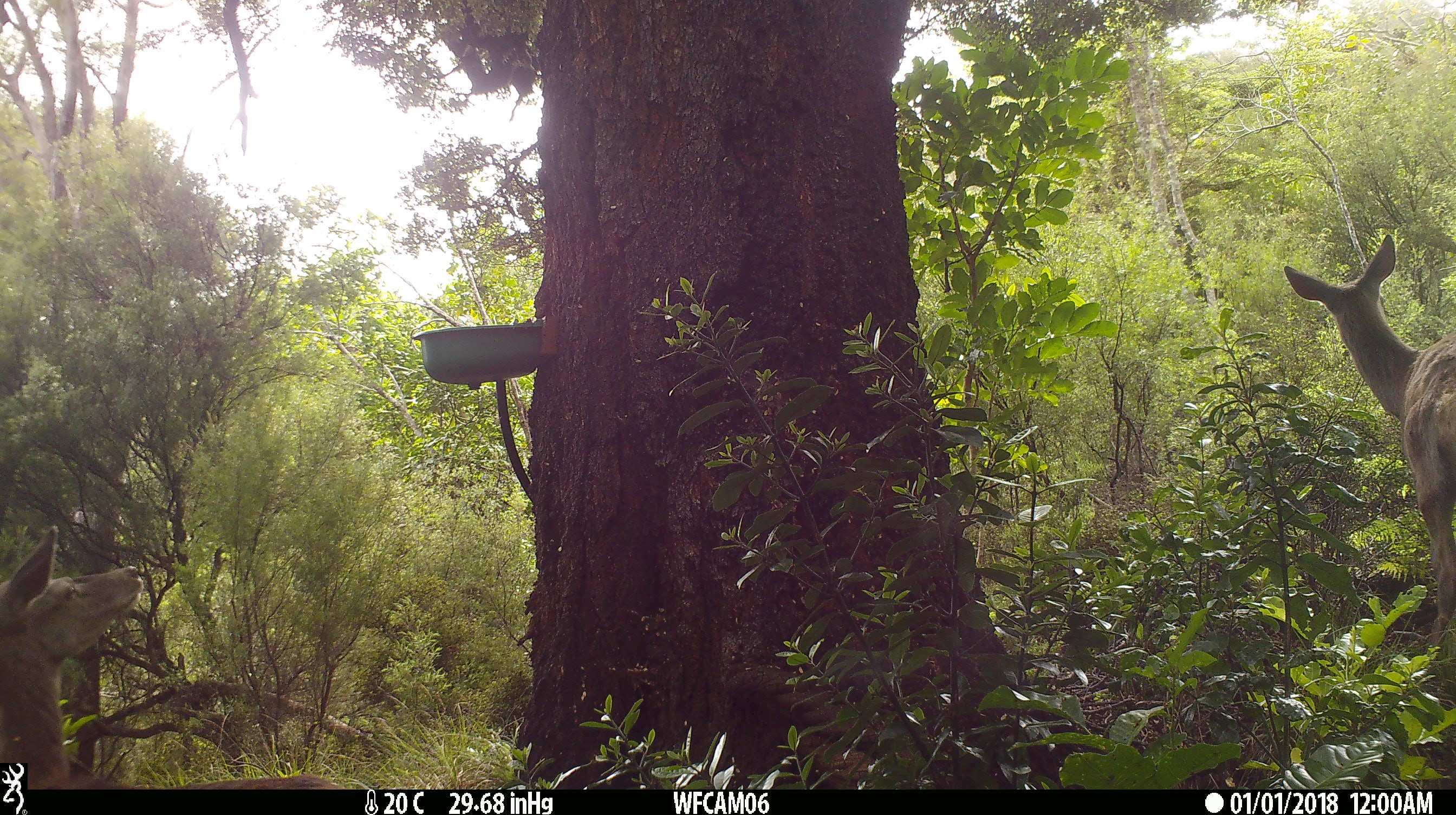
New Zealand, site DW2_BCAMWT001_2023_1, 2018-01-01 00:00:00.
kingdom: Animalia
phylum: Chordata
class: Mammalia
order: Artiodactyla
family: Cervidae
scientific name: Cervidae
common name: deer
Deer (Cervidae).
┄┄┄┄┄┄
TASK BRIEF =>
Your task is to repeat the records exactly. Images do not belong in the copy.

ANSWER SECTION =>
New Zealand, site DW2_BCAMWT001_2023_1, 2018-01-01 00:00:00.
kingdom: Animalia
phylum: Chordata
class: Mammalia
order: Artiodactyla
family: Cervidae
scientific name: Cervidae
common name: deer
Deer (Cervidae).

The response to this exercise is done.